Unfamiliar places are best experienced with a guide. For several years in the world of extreme metal that role was Doug Moore’s, whose monthly Black Market columns for Stereogum were an intelligent, novice-friendly window onto what is for many music fans and society in general an oblique, often macabre world.
Moore’s work was so readable not just because it deliberately welcomed outsiders in a thoughtful and articulate way, but also as it shone a light on the dynamics of most underground movements and their calibration, about how and why they seek to isolate themselves rather than be explained to the straight world. Moore stressed that here were serious musicians making serious music, but that didn’t mean it’s sometimes quasi religious themes were to be swallowed whole, in the same way gangster rap shouldn’t influence listeners to go out and rob a bank.

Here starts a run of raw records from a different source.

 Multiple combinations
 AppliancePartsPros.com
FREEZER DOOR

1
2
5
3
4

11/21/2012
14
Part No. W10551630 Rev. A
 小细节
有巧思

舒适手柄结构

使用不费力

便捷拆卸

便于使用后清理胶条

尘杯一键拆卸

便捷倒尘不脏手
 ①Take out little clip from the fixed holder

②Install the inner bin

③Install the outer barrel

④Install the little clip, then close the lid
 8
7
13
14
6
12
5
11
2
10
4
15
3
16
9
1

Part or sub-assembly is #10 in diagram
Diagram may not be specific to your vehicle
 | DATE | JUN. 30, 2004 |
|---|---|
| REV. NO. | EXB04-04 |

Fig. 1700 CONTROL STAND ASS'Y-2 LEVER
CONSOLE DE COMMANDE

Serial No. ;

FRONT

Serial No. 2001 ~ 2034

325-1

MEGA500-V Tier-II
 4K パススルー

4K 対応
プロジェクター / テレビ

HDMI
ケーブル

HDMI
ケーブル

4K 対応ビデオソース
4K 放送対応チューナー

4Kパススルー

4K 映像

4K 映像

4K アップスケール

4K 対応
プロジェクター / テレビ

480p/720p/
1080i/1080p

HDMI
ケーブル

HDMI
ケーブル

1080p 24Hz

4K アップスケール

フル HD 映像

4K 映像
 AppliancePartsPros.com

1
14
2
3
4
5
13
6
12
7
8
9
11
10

Having arrived as part of Black Metal’s second, globally expansionist wave in the early 90’s, Behemoth’s catalogue had by the release of 2014’s The Satanist, become recognised for often showcasing their fluidity and songwriter Nergal’s openness to genre skewing.
Some license is clearly required here, particularly with lyrics such as “Great volcano of excrement/Waiting eagerly to erupt”, but metal’s unique ability to thrill, its primal urges, are expressed in wonderfully exhilarating, dark chapters amongst the corpse paint and blast beats. Thanks again, Doug.